They're not like lovers.
After they've gone
we don't breathe in longing
uncovering the pillow,
or burrow our faces searching for their scent
in the hug of damp sheets.
But we do let the stripped bed lie,
its jumble of discarded bedding
still guarding the imprint of their body in sleep.
They're not like children.
In the dark
we don't sleep close to them
to share their dreaming
listening through our own slumber
to wake at the instant their breath changes.
But we do start when
they turn abruptly bumping the wall.
They're not like friends
laughing late by the fire
eating chocolate croissants at two a.m.
looking over new poems together
cleaver in hand
tipsily falling into the covers
begging for a long lie in.
No these are the fathers of the middle-aged.

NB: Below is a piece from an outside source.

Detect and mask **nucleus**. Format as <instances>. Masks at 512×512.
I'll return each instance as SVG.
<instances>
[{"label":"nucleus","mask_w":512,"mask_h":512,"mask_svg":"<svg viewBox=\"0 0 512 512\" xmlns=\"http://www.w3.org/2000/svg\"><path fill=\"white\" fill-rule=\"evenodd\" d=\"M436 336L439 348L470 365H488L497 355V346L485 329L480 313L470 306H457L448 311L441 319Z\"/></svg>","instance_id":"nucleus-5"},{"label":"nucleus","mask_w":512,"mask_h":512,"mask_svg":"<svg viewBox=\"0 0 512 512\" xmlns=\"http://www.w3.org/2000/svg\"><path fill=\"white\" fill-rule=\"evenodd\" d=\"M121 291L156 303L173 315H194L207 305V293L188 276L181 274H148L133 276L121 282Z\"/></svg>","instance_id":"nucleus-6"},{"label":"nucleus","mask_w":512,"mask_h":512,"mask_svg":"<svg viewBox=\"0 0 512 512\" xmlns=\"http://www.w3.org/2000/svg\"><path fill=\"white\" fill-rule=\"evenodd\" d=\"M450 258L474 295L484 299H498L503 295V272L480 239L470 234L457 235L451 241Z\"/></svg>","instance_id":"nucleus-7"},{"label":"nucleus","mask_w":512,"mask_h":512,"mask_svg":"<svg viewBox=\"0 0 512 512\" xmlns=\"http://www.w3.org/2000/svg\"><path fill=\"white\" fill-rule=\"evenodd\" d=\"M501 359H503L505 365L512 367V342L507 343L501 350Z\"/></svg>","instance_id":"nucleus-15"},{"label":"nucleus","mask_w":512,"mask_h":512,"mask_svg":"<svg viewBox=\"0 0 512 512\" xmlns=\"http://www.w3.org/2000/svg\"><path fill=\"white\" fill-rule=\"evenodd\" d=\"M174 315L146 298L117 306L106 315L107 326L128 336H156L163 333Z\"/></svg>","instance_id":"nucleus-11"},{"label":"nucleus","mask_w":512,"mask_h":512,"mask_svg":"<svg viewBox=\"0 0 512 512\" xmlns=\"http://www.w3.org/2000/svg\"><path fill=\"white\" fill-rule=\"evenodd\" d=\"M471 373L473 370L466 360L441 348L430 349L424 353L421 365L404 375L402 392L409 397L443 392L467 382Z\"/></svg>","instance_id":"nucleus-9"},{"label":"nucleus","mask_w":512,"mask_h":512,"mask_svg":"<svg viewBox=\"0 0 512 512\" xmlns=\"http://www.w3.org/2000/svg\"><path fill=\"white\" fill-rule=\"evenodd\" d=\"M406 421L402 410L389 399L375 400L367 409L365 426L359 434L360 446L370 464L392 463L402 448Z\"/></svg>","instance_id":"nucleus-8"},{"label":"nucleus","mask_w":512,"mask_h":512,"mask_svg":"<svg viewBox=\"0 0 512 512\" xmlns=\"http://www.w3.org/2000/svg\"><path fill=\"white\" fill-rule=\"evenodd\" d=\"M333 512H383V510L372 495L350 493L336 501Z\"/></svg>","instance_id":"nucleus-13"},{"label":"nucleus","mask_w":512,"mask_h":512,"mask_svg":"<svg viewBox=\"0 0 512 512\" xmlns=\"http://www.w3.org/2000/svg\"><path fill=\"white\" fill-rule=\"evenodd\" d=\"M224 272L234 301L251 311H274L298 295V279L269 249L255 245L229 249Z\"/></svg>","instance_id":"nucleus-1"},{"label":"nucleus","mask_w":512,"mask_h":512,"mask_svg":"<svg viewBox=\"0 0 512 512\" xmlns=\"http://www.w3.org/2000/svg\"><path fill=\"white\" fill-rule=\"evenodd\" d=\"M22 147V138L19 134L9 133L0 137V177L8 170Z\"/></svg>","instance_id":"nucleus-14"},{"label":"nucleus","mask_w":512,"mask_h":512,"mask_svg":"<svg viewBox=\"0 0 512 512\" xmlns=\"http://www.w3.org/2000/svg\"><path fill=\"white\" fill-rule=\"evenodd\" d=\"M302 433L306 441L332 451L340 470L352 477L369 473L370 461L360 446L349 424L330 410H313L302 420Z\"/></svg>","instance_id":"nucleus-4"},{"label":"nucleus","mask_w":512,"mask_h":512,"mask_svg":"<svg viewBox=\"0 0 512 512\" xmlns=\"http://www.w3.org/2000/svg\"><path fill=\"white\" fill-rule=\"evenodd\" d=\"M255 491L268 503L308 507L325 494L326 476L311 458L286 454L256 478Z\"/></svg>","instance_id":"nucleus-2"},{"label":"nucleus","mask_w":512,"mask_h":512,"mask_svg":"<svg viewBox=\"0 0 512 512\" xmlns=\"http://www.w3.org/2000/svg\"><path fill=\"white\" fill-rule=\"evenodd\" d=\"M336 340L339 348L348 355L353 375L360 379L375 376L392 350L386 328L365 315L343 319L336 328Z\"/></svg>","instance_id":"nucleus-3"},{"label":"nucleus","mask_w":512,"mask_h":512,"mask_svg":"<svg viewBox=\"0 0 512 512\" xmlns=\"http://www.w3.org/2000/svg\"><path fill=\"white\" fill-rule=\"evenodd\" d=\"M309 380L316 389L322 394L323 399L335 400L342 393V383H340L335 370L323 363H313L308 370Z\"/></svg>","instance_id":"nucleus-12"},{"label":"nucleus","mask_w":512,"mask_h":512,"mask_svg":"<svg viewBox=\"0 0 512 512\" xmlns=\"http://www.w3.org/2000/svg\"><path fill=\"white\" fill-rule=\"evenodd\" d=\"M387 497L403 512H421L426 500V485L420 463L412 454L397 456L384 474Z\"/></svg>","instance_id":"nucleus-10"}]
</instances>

Not the ones we knew when we were young
always turned away, locked in,
not understanding,
fearful of our tramping march to change the world,
our shouting, our disrespect.
We told them nothing then.
They come now to give their time,
listening to our lives where advice is useless
and they know it.
They help get the children to school
in families that used to have men.
They fix the dripping tap,
make tables for their grandchildren
out of red cedar,
lovingly turning the legs, polishing the top
so they gleam burnished
in small bedrooms
covered in Star Wars leggo and nine year old birthday cards.
At 82 they go out when we're busy and chop the wood
so our barrows are always full,
then set the fire, peel the vegetables, prepare dinner.
They show us how to set drip lines in the garden
for drier times,
tell us to drive more slowly,
stand right in the way when we're cooking dinner
whisky in hand, joking that
we're always telling them what to do.
After five or six days
returning to busy lives rich with friends,
they drive away
into the long trip home
down that wet road
with its slips and slides,
its dark distracting trucks looming through the fog,
its startling high beam distortions.
Flutters of fear for them
trembling in our chests,
inside the sad tug of their leaving,
we go back to sit at the desk
beside the fold-down lounge,
leaving the stubborn huddle of duvet and sheets
still not pushed aside into laundry,
cheeks carrying the soft rain inside.